In October 2015, Ujjivan Financial Services, a micro-finance institution, received in-principle approval from RBI to launch a small finance bank. As an non-banking finance company (NBFC), Ujjivan was permitted 100 percent foreign ownership. But to be eligible for a small finance bank license, it needed to limit foreign shareholding to 49 percent or below. So the company did an initial public offer in 2016 and listed on May 10. It succeeded in reducing the foreign shareholding to below 49 percent.

But to its luck, foreign investors continued to purchase its shares in the open market and foreign investment in the company climbed back to well above 50 percent. That put in jeopardy the process of getting a small finance bank license. Ujjivan was in a fix - it had to convince some foreign investors to sell their shares, so that the license process was not disrupted.

Ujjivan’s founder Samit Ghosh told BloombergQuint in a phone interview, that it was very difficult to convince foreign investors who had just bought shares to sell them, so the company turned to older foreign investors for help. But that was no cake walk either.

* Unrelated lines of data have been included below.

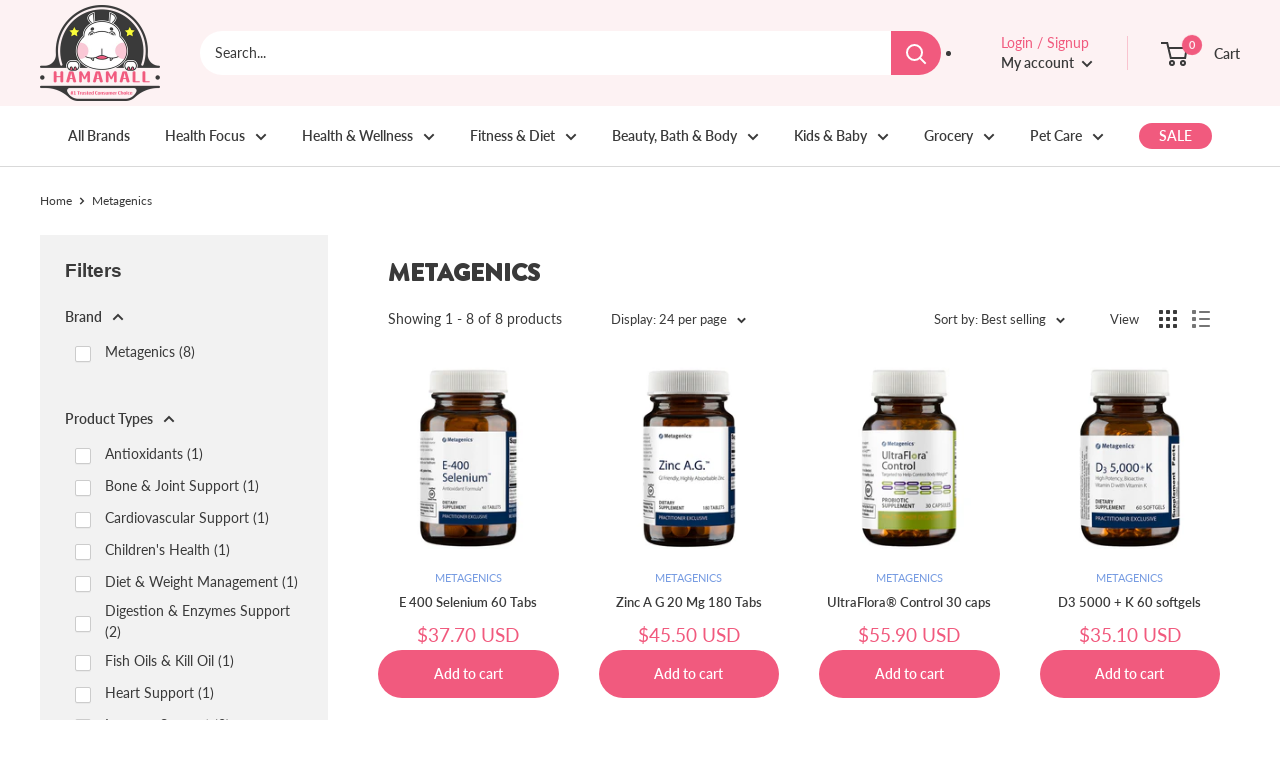

--- FILE ---
content_type: text/css;charset=UTF-8
request_url: https://db.onlinewebfonts.com/c/1237834ac4352b8c502409579622e269?family=Brandon+Grotesque+Black
body_size: -68
content:
/*
      www.OnlineWebFonts.Com 
      You must credit the author Copy this link on your web 
      <div>Font made from <a href="http://www.onlinewebfonts.com/fonts">Web Fonts</a>is licensed by CC BY 4.0</div>
      OR
      <a href="http://www.onlinewebfonts.com/fonts">Web Fonts</a>

      CSS rules to specify fonts

      font-family: "Brandon Grotesque Black";;

*/

@font-face{
    font-family: "Brandon Grotesque Black";
    src: url("https://db.onlinewebfonts.com/t/1237834ac4352b8c502409579622e269.eot");
    src: url("https://db.onlinewebfonts.com/t/1237834ac4352b8c502409579622e269.eot?#iefix")format("embedded-opentype"),
        url("https://db.onlinewebfonts.com/t/1237834ac4352b8c502409579622e269.woff")format("woff"),
        url("https://db.onlinewebfonts.com/t/1237834ac4352b8c502409579622e269.woff2")format("woff2"),
        url("https://db.onlinewebfonts.com/t/1237834ac4352b8c502409579622e269.ttf")format("truetype"),
        url("https://db.onlinewebfonts.com/t/1237834ac4352b8c502409579622e269.svg#Brandon Grotesque Black")format("svg");
    font-weight:normal;
    font-style:normal;
    font-display:swap;
}
 


--- FILE ---
content_type: text/css;charset=UTF-8
request_url: https://db.onlinewebfonts.com/c/bb9d8a754f9c6be097933784e3741953?family=Brandon
body_size: 187
content:
/*
      www.OnlineWebFonts.Com 
      You must credit the author Copy this link on your web 
      <div>Font made from <a href="http://www.onlinewebfonts.com/fonts">Web Fonts</a>is licensed by CC BY 4.0</div>
      OR
      <a href="http://www.onlinewebfonts.com/fonts">Web Fonts</a>

      CSS rules to specify fonts

      font-family: "Brandon";;

*/

@font-face{
    font-family: "Brandon";
    src: url("https://db.onlinewebfonts.com/t/bb9d8a754f9c6be097933784e3741953.eot");
    src: url("https://db.onlinewebfonts.com/t/bb9d8a754f9c6be097933784e3741953.eot?#iefix")format("embedded-opentype"),
        url("https://db.onlinewebfonts.com/t/bb9d8a754f9c6be097933784e3741953.woff")format("woff"),
        url("https://db.onlinewebfonts.com/t/bb9d8a754f9c6be097933784e3741953.woff2")format("woff2"),
        url("https://db.onlinewebfonts.com/t/bb9d8a754f9c6be097933784e3741953.ttf")format("truetype"),
        url("https://db.onlinewebfonts.com/t/bb9d8a754f9c6be097933784e3741953.svg#Brandon")format("svg");
    font-weight:normal;
    font-style:normal;
    font-display:swap;
}
 


--- FILE ---
content_type: text/javascript
request_url: https://hamamall.com/cdn/shop/t/5/assets/custom.js?v=102476495355921946141664463463
body_size: -548
content:
//# sourceMappingURL=/cdn/shop/t/5/assets/custom.js.map?v=102476495355921946141664463463
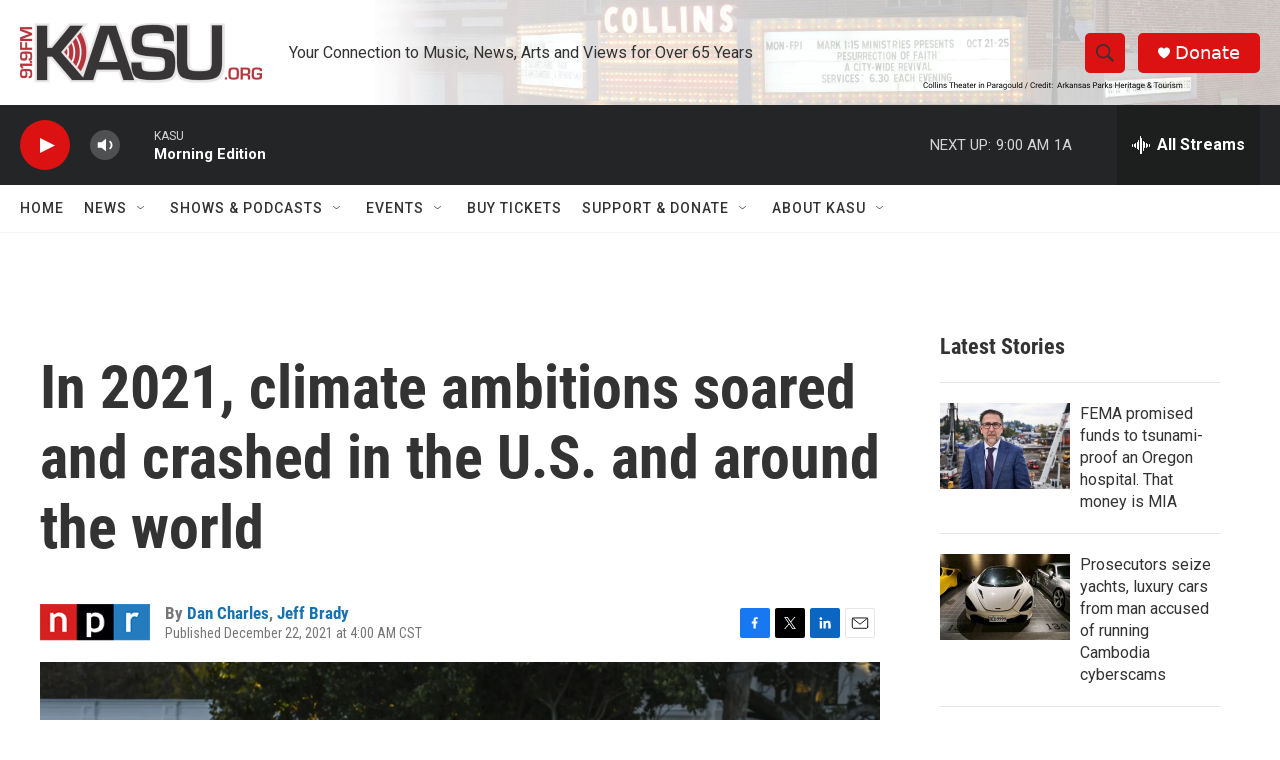

--- FILE ---
content_type: text/html; charset=utf-8
request_url: https://www.google.com/recaptcha/api2/aframe
body_size: 268
content:
<!DOCTYPE HTML><html><head><meta http-equiv="content-type" content="text/html; charset=UTF-8"></head><body><script nonce="BMVviydK8MYfXcz5W6jjiQ">/** Anti-fraud and anti-abuse applications only. See google.com/recaptcha */ try{var clients={'sodar':'https://pagead2.googlesyndication.com/pagead/sodar?'};window.addEventListener("message",function(a){try{if(a.source===window.parent){var b=JSON.parse(a.data);var c=clients[b['id']];if(c){var d=document.createElement('img');d.src=c+b['params']+'&rc='+(localStorage.getItem("rc::a")?sessionStorage.getItem("rc::b"):"");window.document.body.appendChild(d);sessionStorage.setItem("rc::e",parseInt(sessionStorage.getItem("rc::e")||0)+1);localStorage.setItem("rc::h",'1762341872338');}}}catch(b){}});window.parent.postMessage("_grecaptcha_ready", "*");}catch(b){}</script></body></html>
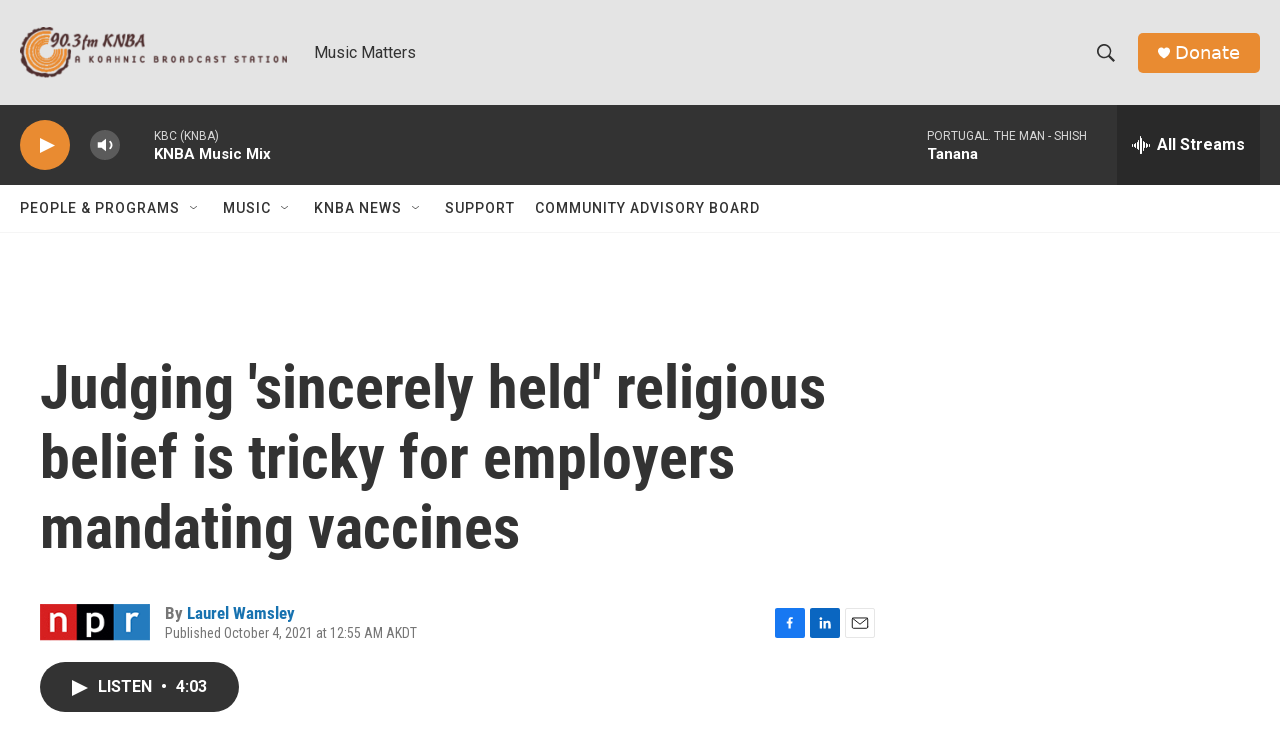

--- FILE ---
content_type: text/html; charset=utf-8
request_url: https://www.google.com/recaptcha/api2/aframe
body_size: 267
content:
<!DOCTYPE HTML><html><head><meta http-equiv="content-type" content="text/html; charset=UTF-8"></head><body><script nonce="iFbSnXhDLlAhAfAjgsaP5Q">/** Anti-fraud and anti-abuse applications only. See google.com/recaptcha */ try{var clients={'sodar':'https://pagead2.googlesyndication.com/pagead/sodar?'};window.addEventListener("message",function(a){try{if(a.source===window.parent){var b=JSON.parse(a.data);var c=clients[b['id']];if(c){var d=document.createElement('img');d.src=c+b['params']+'&rc='+(localStorage.getItem("rc::a")?sessionStorage.getItem("rc::b"):"");window.document.body.appendChild(d);sessionStorage.setItem("rc::e",parseInt(sessionStorage.getItem("rc::e")||0)+1);localStorage.setItem("rc::h",'1768855929940');}}}catch(b){}});window.parent.postMessage("_grecaptcha_ready", "*");}catch(b){}</script></body></html>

We had to go through a very difficult time. Because once you do an IPO there are lot of restrictions on who can buy or sell, there is a one year lock-in on existing shareholders. But there was a possibility that there could be trades between the locked-in shareholders. So we actually tried to convince some of our existing foreign investors who were locked-in, to sell to domestic parties who were locked-in too. So that’s how we somehow were able to bring it down to below 49 percent.
Samit Ghosh, MD and CEO, Ujjivan Small Finance Bank

It took Ujjivan 3 months to convince those foreign investors to sell. And the transactions had to be done “bit by bit” given their size.

Ghosh noted that RBI was very supportive through the process, understanding that the situation was not of Ujjivan’s making nor in its control.

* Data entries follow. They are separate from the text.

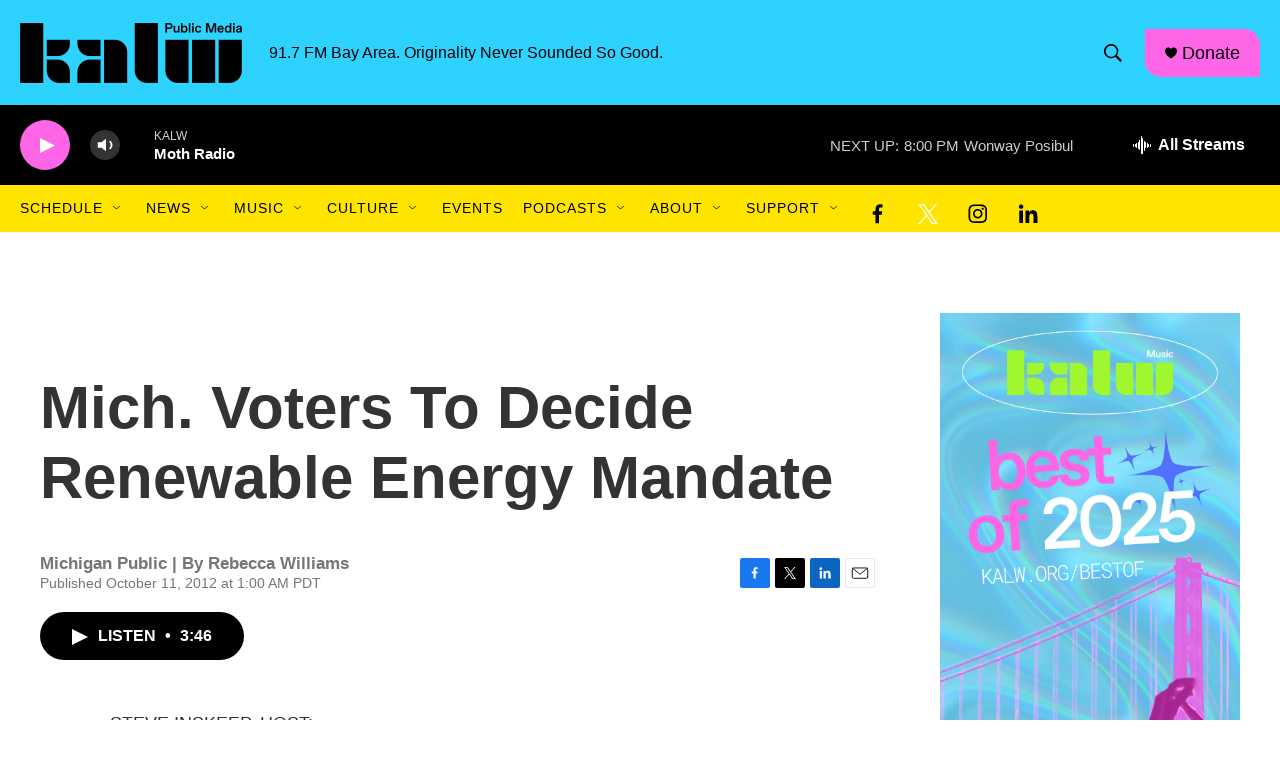

--- FILE ---
content_type: text/html; charset=utf-8
request_url: https://www.google.com/recaptcha/api2/aframe
body_size: 268
content:
<!DOCTYPE HTML><html><head><meta http-equiv="content-type" content="text/html; charset=UTF-8"></head><body><script nonce="qpUIINmRbq5kWg9MNcvomQ">/** Anti-fraud and anti-abuse applications only. See google.com/recaptcha */ try{var clients={'sodar':'https://pagead2.googlesyndication.com/pagead/sodar?'};window.addEventListener("message",function(a){try{if(a.source===window.parent){var b=JSON.parse(a.data);var c=clients[b['id']];if(c){var d=document.createElement('img');d.src=c+b['params']+'&rc='+(localStorage.getItem("rc::a")?sessionStorage.getItem("rc::b"):"");window.document.body.appendChild(d);sessionStorage.setItem("rc::e",parseInt(sessionStorage.getItem("rc::e")||0)+1);localStorage.setItem("rc::h",'1769054301396');}}}catch(b){}});window.parent.postMessage("_grecaptcha_ready", "*");}catch(b){}</script></body></html>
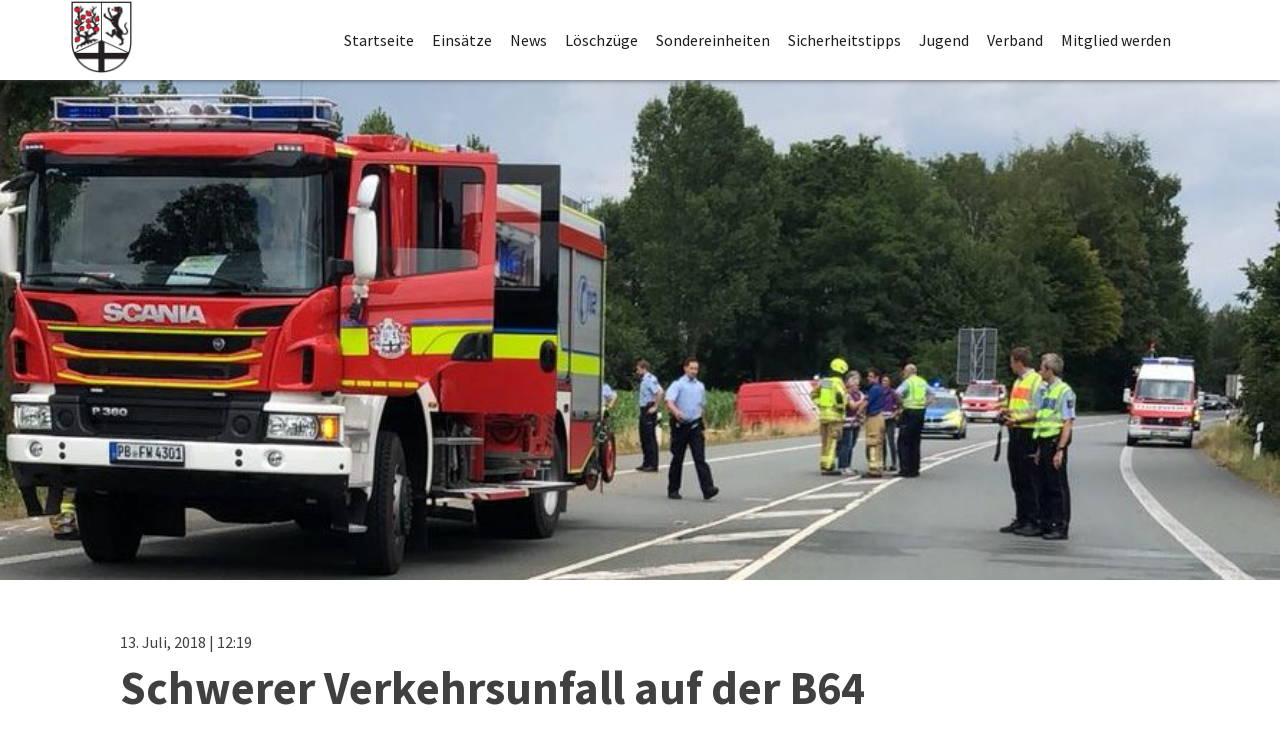

--- FILE ---
content_type: text/css
request_url: https://www.feuerwehr-delbrueck.de/wp-content/themes/feuerwehr-delbrueck/webfont/stylesheet.css
body_size: 380
content:
/* Generated by Font Squirrel (http://www.fontsquirrel.com) on March 21, 2016 */



@font-face {
    font-family: 'hemi_head_426regular';
    src: url('hemihead-webfont.eot');
    src: url('hemihead-webfont.eot?#iefix') format('embedded-opentype'),
         url('hemihead-webfont.woff2') format('woff2'),
         url('hemihead-webfont.woff') format('woff'),
         url('hemihead-webfont.ttf') format('truetype'),
         url('hemihead-webfont.svg#hemi_head_426regular') format('svg');
    font-weight: normal;
    font-style: normal;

In November 2016, RBI issued a Ujjivan a license and its small finance bank was launched in February 2017.

The foreign investment problem had been resolved without causing much delay, but, Ghosh said “It added a lot to our anxiety levels”.

Back To the Present

Despite the increase in foreign investment Ujjivan was never in violation of any law as at that point in time it was still an NBFC and permitted to have 100 percent foreign ownership. For the same reason RBI could not force the unwinding of any trades in its shares, making it the company’s job to reduce foreign shareholding or jeopardise its small finance bank license.

In contrast, HDFC Bank is currently in violation of the law, by RBI’s own admission. To remedy that, some trades will have to be voided, and that’s going to cost someone, maybe dearly.

Dharmesh Mehta, managing director and chief executive officer of Axis Capital, said in an email conversation that, “it is impossible to perfectly time the closure of the FPI limit as the public disclosure of the FPI holding in any company is not on a daily basis but as per the last shareholding pattern declared, which can be outdated. So it’s impossible for the FPI buyer to know how much it can buy before the limit is breached”.

Mehta’s of the opinion that permission based buying should be applied by RBI earlier, instead of at the current two percent limit. But only if approvals are granted immediately due to price sensitivity. The better solution, he said, is a more efficient online monitoring system.

The entire process should be automated and monitored on a daily basis. It should be one agency which should monitor this on a daily basis and to expect RBI to monitor the same on a daily basis is not fair to RBI and should be moved to another agency, maybe the Stock Exchanges as the FPI limit guidelines are well laid out and trading takes place on the exchange, so they can take immediate action. It’s time India resolves this process immediately and plugs the loopholes in the system. With so much FPI investment in the country such volatility is not good for Indian capital markets’ image in the world.